For certain types of companies, different recognition criteria may apply, for instance, the option to recognise financial assets at either acquisition cost or fair value is unavailable to investment funds which must necessarily use fair value, as laid out by the Law of 17 December 2010. Tax rules significantly affect accounting practice in Luxembourg, for instance, some instruments may qualify as debt instruments under Lux GAAP while they are recognised as equity instruments above, for instance Convertible Preferred Equity Certificates (CPECs) which consist of preference shares which pay an interest to the investor but are accounted for as debt while they would typically meet the recognition criteria as an equity instrument under IAS 32. Generally speaking, substance over form has been made a non-mandatory accounting principle with the Law of 30 July 2013, and the legal substance of contracts usually takes precedence under Lux GAAP as opposed to economic substance under IFRS, similar to accounting principles in France. Similarly, legal rules applicable to companies in Luxembourg also affect accounting, especially the Law of 10 August 1915 as amended, which constitutes the main law for commercial companies. For instance, article 49 of the 1915 Law contains strict rules concerning the purchase of own shares, which translate into a specific accounting treatment whereby the own shares must be neutralised and allocated to a specific reserve.

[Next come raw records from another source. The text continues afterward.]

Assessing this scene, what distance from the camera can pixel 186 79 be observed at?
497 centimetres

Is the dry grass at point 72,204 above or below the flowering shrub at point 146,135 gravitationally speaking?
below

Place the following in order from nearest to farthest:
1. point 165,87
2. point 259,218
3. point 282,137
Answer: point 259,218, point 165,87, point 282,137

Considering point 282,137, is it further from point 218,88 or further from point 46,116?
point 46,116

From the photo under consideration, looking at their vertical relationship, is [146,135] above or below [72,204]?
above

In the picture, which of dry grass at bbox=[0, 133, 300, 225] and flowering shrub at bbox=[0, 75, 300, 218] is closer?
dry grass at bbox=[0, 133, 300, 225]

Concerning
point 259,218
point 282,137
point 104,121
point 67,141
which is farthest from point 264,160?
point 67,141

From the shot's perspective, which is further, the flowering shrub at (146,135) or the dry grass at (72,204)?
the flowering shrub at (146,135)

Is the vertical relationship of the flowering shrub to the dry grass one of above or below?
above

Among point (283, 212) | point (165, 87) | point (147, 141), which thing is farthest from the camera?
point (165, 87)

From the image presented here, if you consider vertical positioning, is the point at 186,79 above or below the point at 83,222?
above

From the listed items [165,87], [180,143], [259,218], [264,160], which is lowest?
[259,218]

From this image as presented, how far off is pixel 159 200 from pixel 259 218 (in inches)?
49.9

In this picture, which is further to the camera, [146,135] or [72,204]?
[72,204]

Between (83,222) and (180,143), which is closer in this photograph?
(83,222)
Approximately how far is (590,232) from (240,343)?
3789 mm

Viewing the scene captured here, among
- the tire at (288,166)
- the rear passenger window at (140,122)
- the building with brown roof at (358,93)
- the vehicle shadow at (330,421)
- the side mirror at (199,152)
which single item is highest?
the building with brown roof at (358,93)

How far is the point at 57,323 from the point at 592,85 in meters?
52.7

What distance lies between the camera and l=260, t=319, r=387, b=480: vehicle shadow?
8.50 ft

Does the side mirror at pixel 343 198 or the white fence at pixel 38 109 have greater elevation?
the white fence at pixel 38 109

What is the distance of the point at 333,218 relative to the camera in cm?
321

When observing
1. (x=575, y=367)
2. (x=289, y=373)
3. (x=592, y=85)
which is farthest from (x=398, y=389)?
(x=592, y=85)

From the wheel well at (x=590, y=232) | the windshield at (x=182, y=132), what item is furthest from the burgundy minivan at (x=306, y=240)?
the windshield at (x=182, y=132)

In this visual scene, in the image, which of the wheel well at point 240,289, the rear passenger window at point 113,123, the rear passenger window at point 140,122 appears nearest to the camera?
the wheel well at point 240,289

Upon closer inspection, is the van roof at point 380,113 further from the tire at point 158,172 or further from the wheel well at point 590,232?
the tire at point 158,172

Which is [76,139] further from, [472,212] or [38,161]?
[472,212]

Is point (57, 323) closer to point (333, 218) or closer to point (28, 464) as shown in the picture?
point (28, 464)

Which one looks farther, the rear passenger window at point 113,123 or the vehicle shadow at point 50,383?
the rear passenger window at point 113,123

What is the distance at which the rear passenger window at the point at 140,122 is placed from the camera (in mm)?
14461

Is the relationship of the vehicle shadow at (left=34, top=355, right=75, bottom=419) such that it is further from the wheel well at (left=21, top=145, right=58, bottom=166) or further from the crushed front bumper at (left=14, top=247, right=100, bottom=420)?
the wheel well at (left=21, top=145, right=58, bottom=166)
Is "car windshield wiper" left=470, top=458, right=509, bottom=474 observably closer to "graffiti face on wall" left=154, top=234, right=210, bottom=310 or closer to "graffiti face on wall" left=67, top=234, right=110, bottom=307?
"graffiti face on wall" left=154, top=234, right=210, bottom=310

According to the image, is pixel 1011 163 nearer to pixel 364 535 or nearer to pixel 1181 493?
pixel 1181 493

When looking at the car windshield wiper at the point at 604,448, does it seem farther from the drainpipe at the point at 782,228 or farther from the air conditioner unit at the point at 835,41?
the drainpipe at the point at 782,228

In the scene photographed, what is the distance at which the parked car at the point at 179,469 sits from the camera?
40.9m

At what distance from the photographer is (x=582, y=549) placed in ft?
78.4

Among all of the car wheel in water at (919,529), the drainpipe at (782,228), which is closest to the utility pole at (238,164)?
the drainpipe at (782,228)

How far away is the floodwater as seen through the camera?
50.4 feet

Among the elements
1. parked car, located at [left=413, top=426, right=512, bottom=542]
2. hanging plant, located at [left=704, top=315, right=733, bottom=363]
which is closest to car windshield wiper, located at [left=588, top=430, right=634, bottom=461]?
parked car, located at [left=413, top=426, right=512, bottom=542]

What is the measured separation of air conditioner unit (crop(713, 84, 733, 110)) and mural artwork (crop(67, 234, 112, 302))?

A standard chart of account (SCA) was enacted as of 2011. It applies mostly to commercial companies, and explicitly excludes entities which are supervised by the two main Luxembourg regulators, the Commission de Supervision du Secteur Financier (CSSF) and the Commissariat aux Assurances (CAA), which are chiefly responsible for overseeing investment funds, banks, insurance companies and similar entities. All entities subject to SCA requirements must adopt the same account numbers for each financial statement element as those laid out by the SCA, and present and file accounts under a specific format referred to as electronic Centrale des Données Financières also known as "eCDF". Again, this stands in contrast to the practice in English-speaking countries where standard charts of accounts usually are specific to each company, and where professional accounting bodies are responsible for defining practical rules and the applicable accounting doctrine rather than standardisation falling to governmental bodies or lawmakers as is the case in most of Continental Europe.

==Accounting firms in Luxembourg==
All Big Four accounting firms have a strong presence in Luxembourg, disproportionately to the number of inhabitants in the country. This is especially due to the fund industry being so developed in Luxembourg with over €3.5 trillion in assets under management as at 31 March 2015. Other notable contributors to the Luxembourg national economy are banks (approximately 140 currently operating in the country), insurance companies as well as private equity companies on top of the traditional commercial companies. Currently, PwC is the top Big Four company in Luxembourg in terms of number of employees (about 3,100) and net turnover (€500 million) in 2022. Deloitte, KPMG and Ernst & Young all have a significant presence in Luxembourg. Smaller companies are also present, such as Mazars, Grant Thornton, Alliott Group and BDO. On top of the audit industry, there are a number of service providers and trust companies notably responsible for domiciliation and accounting services, the most prominent of which include LGL Corporate Services, Intertrust, TMF, Alter Domus and Citco.